REQUIREMENT: Put every line of the items below into a JSON list of strings, one string per line, omitting blank lines and the picture markers.

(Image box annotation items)
◆ ◆ ◆
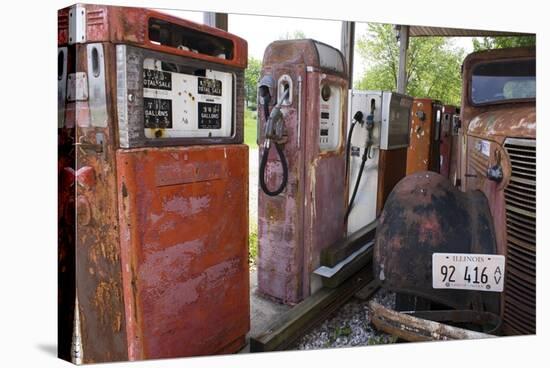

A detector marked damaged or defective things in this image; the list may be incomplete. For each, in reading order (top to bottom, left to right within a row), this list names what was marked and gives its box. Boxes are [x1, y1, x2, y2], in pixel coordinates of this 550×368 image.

rusted metal cabinet [57, 5, 249, 362]
rusty red gas pump [57, 4, 249, 364]
rusted pump door panel [119, 145, 251, 360]
rusty red gas pump [258, 39, 350, 304]
rusted metal cabinet [258, 40, 350, 304]
rusted metal cabinet [408, 98, 446, 175]
rusted pump door panel [410, 99, 444, 175]
rusty metal fender [378, 172, 502, 314]
rusted metal cabinet [440, 105, 462, 178]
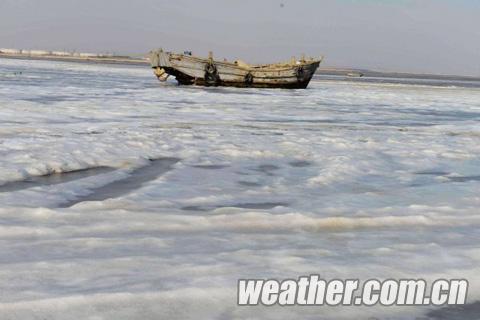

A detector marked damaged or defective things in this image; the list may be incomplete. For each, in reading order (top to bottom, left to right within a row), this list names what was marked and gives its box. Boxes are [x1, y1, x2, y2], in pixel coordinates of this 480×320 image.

peeling paint on hull [150, 49, 322, 89]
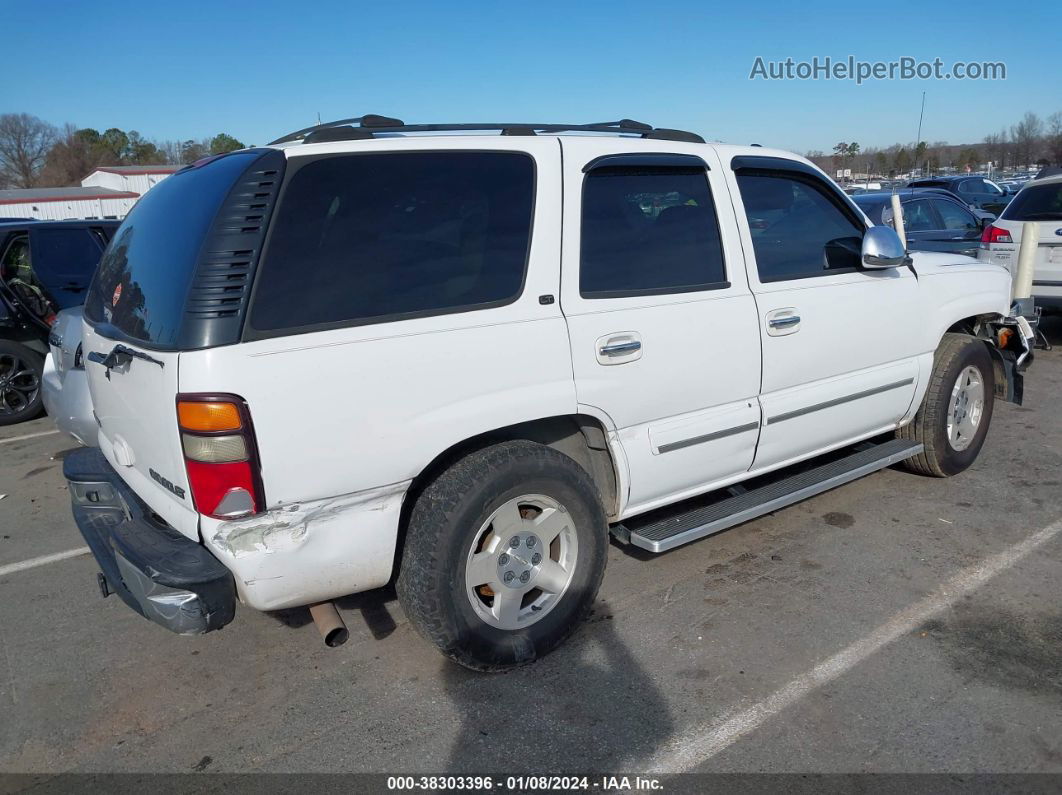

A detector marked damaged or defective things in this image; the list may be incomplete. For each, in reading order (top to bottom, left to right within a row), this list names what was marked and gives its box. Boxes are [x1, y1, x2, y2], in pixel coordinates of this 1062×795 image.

damaged rear bumper [65, 445, 235, 632]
◆ ◆ ◆
EXERCISE RESPONSE:
[
  "A detector marked damaged or defective things in this image; the list may be incomplete. For each, in reading order (top to bottom, left to right within a row), this list names what was marked and gives its box. Boxes are [x1, y1, x2, y2], in pixel coordinates of this 550×368 image.",
  "rusted metal cabinet [57, 5, 249, 362]",
  "rusty red gas pump [57, 4, 249, 364]",
  "rusted pump door panel [119, 145, 251, 360]",
  "rusty red gas pump [258, 39, 350, 304]",
  "rusted metal cabinet [258, 40, 350, 304]",
  "rusted metal cabinet [408, 98, 446, 175]",
  "rusted pump door panel [410, 99, 444, 175]",
  "rusty metal fender [378, 172, 502, 314]",
  "rusted metal cabinet [440, 105, 462, 178]",
  "A detector marked damaged or defective things in this image; the list may be incomplete. For each, in reading order (top to bottom, left to right within a row), this list names what was marked and gives its box. Boxes are [x1, y1, x2, y2], in pixel coordinates of this 480×320 image.",
  "peeling paint on hull [150, 49, 322, 89]",
  "A detector marked damaged or defective things in this image; the list may be incomplete. For each, in reading order (top to bottom, left to right within a row), this list names what was marked and gives its box. Boxes are [x1, y1, x2, y2], in pixel coordinates of this 1062×795 image.",
  "damaged rear bumper [65, 445, 235, 632]"
]